The principle of the roller mill is breaking and crushing actions are achieved mechanically with the application of pressure. Stress is applied by rotating heavy corrugated wheels (mullers or rollers). The oil is squeezed out from the solid material.
The construction of a roller mill is shown in Figure. It consists of three rollers, with one roller moving above and between the other two. The rollers are made of cast iron, corrugated or grooved in various patterns. A feed filling mechanism provides the necessary force to allow the feed to pass through the first pair of rollers, either by the use of a small mill opening or a high rate of feed.
The rollers are allowed to rotate. The material is fed from the hopper into the gap between the rollers (1 and 2). The material is squeezed between the top and second roller and is then directed into the nip of the top and third roller for a second time pressing. The clearance between the rollers can be adjusted to control the degree of pressing. The material is pressed (shearing and crushing) against each roller by rams. The product is collected into the receiver.

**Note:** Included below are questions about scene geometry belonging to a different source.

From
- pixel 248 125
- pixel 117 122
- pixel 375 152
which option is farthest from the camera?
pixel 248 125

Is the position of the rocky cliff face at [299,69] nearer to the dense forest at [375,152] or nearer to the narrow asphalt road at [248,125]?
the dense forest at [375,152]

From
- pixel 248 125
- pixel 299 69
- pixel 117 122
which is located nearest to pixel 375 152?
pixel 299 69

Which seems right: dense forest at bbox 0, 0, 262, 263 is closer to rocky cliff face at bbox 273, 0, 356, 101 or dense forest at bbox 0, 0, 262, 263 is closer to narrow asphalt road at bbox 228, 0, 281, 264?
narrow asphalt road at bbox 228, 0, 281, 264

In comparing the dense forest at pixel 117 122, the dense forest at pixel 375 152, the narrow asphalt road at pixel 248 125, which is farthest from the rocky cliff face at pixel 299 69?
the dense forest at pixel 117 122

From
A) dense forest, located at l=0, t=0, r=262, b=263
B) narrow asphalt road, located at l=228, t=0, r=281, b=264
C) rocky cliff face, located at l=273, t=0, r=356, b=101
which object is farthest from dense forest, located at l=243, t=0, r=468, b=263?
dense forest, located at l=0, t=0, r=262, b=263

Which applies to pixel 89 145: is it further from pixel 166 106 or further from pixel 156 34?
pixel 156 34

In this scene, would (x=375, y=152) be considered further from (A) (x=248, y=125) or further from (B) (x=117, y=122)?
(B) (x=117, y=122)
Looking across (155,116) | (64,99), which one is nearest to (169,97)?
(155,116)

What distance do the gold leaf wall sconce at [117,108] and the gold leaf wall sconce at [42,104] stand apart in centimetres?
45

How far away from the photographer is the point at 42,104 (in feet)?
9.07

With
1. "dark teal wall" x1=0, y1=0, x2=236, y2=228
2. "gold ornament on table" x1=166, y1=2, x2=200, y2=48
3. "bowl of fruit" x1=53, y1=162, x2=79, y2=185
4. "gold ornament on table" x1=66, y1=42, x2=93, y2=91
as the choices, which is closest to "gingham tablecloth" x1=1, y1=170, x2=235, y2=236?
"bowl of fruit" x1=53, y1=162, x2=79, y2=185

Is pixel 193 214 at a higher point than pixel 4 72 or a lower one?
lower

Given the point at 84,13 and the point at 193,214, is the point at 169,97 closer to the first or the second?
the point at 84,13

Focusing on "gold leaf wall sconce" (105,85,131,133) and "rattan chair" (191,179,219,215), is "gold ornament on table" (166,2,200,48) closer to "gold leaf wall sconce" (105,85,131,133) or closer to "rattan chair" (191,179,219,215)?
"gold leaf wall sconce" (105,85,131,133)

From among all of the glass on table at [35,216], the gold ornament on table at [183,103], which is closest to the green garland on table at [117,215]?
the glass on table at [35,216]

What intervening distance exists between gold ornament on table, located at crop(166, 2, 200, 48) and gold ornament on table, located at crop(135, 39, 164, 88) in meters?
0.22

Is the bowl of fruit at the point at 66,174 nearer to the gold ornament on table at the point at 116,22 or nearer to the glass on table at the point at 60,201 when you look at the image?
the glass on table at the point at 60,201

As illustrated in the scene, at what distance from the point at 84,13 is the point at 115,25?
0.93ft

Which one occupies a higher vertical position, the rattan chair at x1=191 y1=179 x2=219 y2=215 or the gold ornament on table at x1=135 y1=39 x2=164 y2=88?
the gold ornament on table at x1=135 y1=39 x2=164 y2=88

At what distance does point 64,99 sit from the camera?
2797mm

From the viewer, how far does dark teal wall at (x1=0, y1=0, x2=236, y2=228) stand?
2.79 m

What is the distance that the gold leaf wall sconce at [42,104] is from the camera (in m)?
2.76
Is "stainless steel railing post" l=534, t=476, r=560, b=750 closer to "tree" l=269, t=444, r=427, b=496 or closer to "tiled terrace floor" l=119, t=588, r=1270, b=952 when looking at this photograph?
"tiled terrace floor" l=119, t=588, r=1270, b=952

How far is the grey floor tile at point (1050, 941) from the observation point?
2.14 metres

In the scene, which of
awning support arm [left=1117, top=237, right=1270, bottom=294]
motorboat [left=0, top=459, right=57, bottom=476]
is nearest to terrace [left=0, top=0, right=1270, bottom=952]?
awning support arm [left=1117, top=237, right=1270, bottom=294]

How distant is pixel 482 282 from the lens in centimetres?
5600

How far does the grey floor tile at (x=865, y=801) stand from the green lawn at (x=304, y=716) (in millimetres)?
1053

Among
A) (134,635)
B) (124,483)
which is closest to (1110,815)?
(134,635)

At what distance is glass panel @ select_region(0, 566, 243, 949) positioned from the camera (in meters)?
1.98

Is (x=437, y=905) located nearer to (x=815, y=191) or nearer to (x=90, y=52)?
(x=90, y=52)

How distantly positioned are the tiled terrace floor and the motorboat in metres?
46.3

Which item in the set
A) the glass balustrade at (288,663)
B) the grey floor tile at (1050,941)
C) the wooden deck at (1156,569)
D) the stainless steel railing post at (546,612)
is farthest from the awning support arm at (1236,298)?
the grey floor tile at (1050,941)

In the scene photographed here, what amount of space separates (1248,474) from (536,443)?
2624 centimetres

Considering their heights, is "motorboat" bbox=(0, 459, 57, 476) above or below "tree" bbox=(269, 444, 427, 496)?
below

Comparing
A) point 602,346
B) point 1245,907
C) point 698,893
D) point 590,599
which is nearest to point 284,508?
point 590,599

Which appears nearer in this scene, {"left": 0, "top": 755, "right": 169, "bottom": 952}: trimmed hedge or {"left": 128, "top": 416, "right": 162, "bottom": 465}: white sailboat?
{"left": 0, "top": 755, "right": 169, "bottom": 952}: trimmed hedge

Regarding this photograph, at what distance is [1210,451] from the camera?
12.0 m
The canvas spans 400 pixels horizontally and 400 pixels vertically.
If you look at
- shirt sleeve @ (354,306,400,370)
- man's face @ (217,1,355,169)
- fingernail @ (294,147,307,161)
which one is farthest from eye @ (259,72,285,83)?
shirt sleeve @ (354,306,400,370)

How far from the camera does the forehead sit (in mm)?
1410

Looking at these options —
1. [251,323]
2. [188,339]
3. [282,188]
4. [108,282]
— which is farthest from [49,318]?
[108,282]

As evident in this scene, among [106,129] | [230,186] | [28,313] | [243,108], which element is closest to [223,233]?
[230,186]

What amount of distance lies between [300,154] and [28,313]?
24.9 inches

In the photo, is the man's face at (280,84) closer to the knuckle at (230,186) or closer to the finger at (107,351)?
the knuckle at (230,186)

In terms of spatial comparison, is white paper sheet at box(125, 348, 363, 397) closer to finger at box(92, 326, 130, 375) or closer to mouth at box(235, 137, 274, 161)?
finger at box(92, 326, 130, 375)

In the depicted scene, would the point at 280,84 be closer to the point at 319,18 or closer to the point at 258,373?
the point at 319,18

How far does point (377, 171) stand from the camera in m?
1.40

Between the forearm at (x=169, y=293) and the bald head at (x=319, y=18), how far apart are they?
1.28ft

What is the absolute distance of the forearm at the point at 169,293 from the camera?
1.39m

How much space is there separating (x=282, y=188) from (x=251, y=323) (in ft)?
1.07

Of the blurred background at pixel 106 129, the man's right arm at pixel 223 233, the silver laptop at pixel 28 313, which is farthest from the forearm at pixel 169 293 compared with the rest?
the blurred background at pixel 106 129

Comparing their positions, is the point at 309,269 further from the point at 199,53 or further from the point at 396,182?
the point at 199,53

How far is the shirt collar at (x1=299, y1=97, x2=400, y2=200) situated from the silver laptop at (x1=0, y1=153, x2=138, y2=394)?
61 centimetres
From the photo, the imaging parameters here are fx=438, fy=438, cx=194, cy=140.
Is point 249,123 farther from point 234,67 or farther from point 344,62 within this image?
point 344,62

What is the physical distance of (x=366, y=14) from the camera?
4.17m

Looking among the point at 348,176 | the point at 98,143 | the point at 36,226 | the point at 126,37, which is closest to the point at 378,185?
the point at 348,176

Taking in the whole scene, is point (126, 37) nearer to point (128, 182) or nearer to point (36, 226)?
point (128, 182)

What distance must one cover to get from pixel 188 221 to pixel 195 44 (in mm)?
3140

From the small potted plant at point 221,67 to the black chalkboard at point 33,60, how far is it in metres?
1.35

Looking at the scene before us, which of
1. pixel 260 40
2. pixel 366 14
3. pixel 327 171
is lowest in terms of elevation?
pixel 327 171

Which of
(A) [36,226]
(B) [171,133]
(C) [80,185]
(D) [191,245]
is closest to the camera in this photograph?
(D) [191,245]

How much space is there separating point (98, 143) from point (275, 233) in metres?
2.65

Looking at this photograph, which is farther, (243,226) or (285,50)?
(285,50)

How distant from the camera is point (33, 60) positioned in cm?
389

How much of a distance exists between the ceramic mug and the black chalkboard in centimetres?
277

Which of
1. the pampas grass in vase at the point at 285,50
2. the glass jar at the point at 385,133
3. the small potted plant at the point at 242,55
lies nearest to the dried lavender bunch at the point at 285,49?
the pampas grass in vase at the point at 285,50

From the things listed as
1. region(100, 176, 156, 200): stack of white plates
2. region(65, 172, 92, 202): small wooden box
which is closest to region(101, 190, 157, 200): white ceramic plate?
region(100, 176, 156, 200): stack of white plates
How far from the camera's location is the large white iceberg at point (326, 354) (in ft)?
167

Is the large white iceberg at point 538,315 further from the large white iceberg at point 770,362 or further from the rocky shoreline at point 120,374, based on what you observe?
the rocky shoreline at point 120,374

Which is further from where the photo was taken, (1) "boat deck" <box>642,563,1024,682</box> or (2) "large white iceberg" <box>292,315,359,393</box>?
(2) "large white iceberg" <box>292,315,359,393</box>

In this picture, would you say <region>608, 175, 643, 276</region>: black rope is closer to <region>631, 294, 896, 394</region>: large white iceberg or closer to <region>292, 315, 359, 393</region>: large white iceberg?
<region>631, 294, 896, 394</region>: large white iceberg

Roller mills are used in the cane-sugar industries. In this, trains of four or seven rollers are used. Crushing of the cane is carried between rollers, as the feed is introduced by an apron conveyor.
In de-watering of paper, a two-roller mill is used, usually supported on a felt. A double roller mill is used to squeeze the water (or process liquid) in the final step of textiles. In dyeing, the cloth is thoroughly impregnated with small quantities of dye and is successively squeezed with pad rolls.